Change in immune activation markers over 48 weeks by change in body mass index (BMI; calculated as the weight in kilograms divided by the height in meters squared) and antiretroviral treatment initiation. β-coefficients represent the incremental change in each inflammatory marker per increase in BMI. The underweight group is indicated by yellow, normal weight by blue, and overweight/obese groups by red. All analyses are adjusted for age, sex, country, study treatment arm, screening CD4+ T-cell count, plasma baseline log10 human immunodeficiency virus type 1 RNA load, and prevalent tuberculosis. Abbreviations: CI, confidence interval; CRP, C-reactive protein; CXCL-10, interferon γ–inducible protein 10; IFN-γ, interferon γ; IL-6, interleukin 6; IL-18, interleukin 18; sCD14, soluble CD14; TNF-α, tumor necrosis factor α.

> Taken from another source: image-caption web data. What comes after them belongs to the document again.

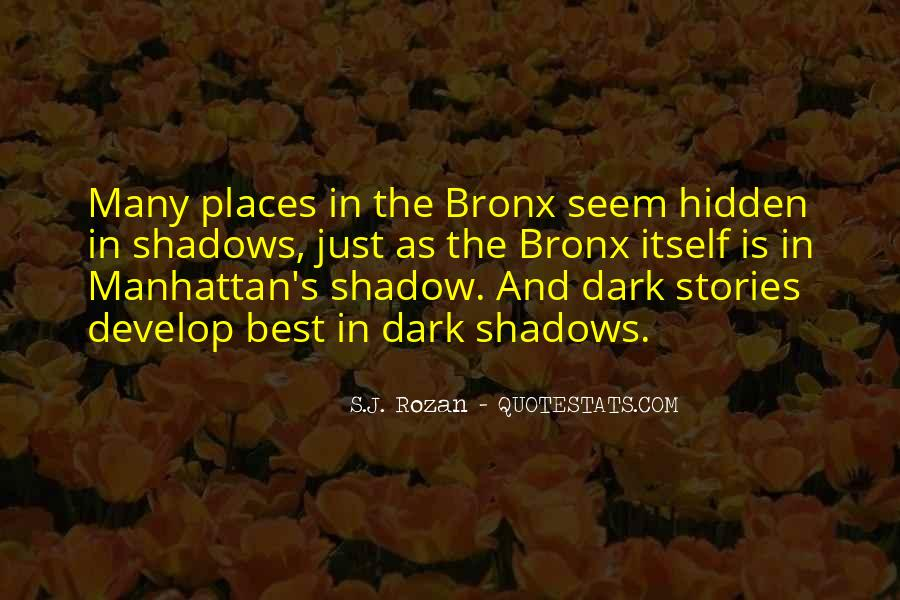 Hidden In The Shadows Quotes #377515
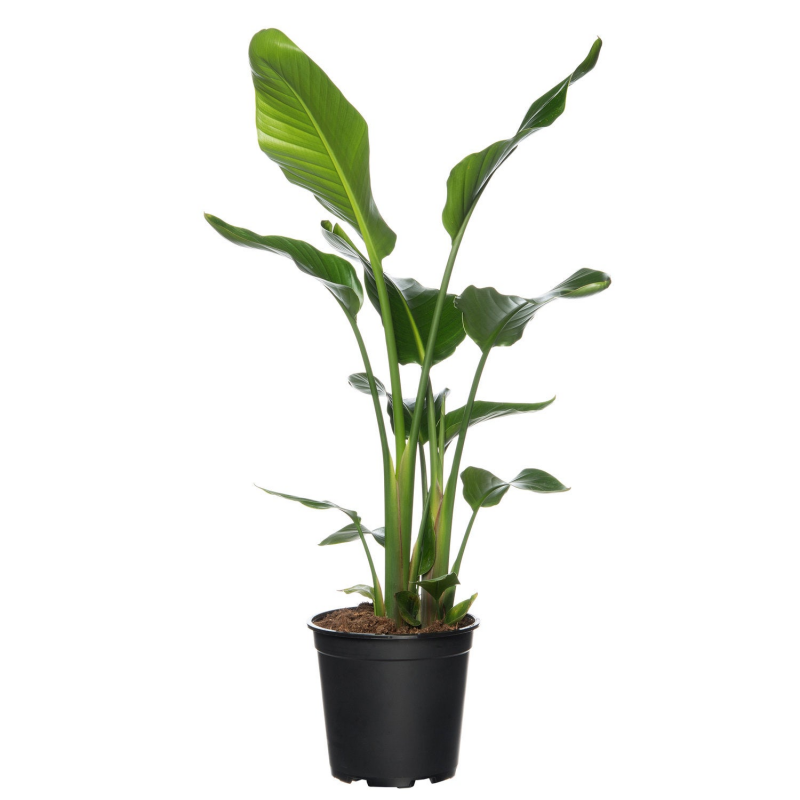 Paradijsvogelplant (Strelitzia nicolai) D 24 H 80 cm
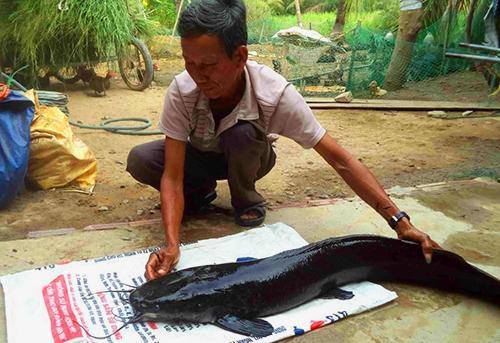 Con cá trê nặng 12 kg do ông Cơi bắt được. Ảnh: Văn Bình.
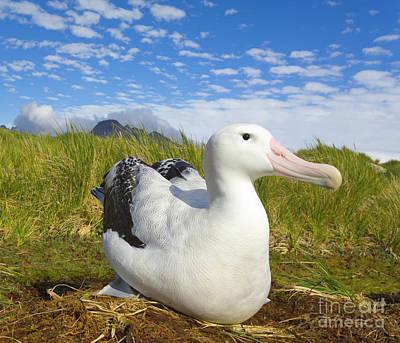 Albatross Photograph - Wandering Albatross Incubating S Georgia by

Association Between Obesity and Change in Levels of Inflammatory Markers

Last, we investigated the impact of an obese BMI (vs a BMI <30) at baseline, week 24, or week 48 on baseline and change in inflammatory markers (Table 3). In multivariable analyses, having an obese BMI at any time point on the study was associated with a 0.19 log10 pg/mL greater sCD14 level, compared with participants who were never obese (P = .02). No significant associations were detected between obesity and other inflammatory markers.

Table 3.

Findings of Unadjusted and Adjusted Random Effects Models of the Effects of Obesity at Weeks 0, 24, or 48 on the Change in Levels of Inflammatory or Immune Activation Markers

Biomarker Unadjusted Analysis
Adjusted Analysisa
Slope (95% CI) P Value Slope (95% CI) P Value
IL-6 level in pg/mL −12.8 (−52.8 to 27.2) .53 −23.4 (−65.2 to 18.4) .27
TNF-α level in pg/mL −1.3 (−6.2 to 3.5) .60 −1.6 (−6.5 to 3.3) .52
IFN-γ level in pg/mL −1.5 (−19.8 to 16.7) .87 4.8 (−12.9 to 22.5) .59
CXCL-10 level in pg/mL −57.8 (−593.0 to 477.4) .83 −203.3 (−756.0 to 349.5) .47
IL-18 level in pg/mL 131.0 (2.3–259.7) .05 127.6 (−3.4 to 258.7) .05
CRP level in mg/L −5.7 (−17.7 to 6.3) .35 −5.5 (−13.6 to 2.6) .18
Log10 sCD14 level in pg/mL 0.2 (.05–.4) .009 0.2 (.04–.4) .02

Obesity was defined as a body mass index (calculated as the weight in kilograms divided by the height in meters squared) of >30.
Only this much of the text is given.